■ **PROBLEM DETAILS**
What does the data read, word for word, from the line containing "common name: macaques" through its final line? Give those lines only.

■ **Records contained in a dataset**

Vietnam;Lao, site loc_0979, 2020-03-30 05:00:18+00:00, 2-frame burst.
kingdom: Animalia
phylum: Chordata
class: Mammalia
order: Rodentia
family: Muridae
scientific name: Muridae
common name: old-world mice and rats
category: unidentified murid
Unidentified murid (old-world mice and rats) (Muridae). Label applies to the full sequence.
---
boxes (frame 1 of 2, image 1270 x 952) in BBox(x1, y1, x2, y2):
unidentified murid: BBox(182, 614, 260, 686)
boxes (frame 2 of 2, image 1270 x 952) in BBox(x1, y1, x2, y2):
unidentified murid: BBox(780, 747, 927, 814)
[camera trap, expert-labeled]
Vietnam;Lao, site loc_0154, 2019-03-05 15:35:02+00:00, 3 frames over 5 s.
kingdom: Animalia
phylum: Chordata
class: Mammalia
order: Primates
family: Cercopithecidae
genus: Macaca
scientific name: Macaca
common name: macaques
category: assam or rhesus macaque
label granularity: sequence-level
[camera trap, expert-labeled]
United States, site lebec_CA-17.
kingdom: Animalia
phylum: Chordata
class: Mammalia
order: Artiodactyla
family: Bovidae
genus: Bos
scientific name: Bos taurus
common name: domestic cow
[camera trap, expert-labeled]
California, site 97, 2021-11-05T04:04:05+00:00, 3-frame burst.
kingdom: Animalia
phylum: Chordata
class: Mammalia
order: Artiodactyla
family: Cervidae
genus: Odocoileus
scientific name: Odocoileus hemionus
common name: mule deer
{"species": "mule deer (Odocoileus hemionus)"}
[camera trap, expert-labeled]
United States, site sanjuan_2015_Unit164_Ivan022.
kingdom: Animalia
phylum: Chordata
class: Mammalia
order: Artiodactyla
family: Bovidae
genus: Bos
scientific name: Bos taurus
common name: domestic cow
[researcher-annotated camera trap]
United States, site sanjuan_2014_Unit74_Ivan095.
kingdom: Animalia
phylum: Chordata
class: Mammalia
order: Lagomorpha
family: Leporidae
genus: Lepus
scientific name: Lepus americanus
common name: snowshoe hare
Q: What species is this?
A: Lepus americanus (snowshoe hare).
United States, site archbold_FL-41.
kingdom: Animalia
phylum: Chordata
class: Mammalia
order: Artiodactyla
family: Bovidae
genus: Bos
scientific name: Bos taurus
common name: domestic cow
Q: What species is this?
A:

■ **TASK RESPONSE**
common name: macaques
category: assam or rhesus macaque
label granularity: sequence-level
[camera trap, expert-labeled]
United States, site lebec_CA-17.
kingdom: Animalia
phylum: Chordata
class: Mammalia
order: Artiodactyla
family: Bovidae
genus: Bos
scientific name: Bos taurus
common name: domestic cow
[camera trap, expert-labeled]
California, site 97, 2021-11-05T04:04:05+00:00, 3-frame burst.
kingdom: Animalia
phylum: Chordata
class: Mammalia
order: Artiodactyla
family: Cervidae
genus: Odocoileus
scientific name: Odocoileus hemionus
common name: mule deer
{"species": "mule deer (Odocoileus hemionus)"}
[camera trap, expert-labeled]
United States, site sanjuan_2015_Unit164_Ivan022.
kingdom: Animalia
phylum: Chordata
class: Mammalia
order: Artiodactyla
family: Bovidae
genus: Bos
scientific name: Bos taurus
common name: domestic cow
[researcher-annotated camera trap]
United States, site sanjuan_2014_Unit74_Ivan095.
kingdom: Animalia
phylum: Chordata
class: Mammalia
order: Lagomorpha
family: Leporidae
genus: Lepus
scientific name: Lepus americanus
common name: snowshoe hare
Q: What species is this?
A: Lepus americanus (snowshoe hare).
United States, site archbold_FL-41.
kingdom: Animalia
phylum: Chordata
class: Mammalia
order: Artiodactyla
family: Bovidae
genus: Bos
scientific name: Bos taurus
common name: domestic cow
Q: What species is this?
A:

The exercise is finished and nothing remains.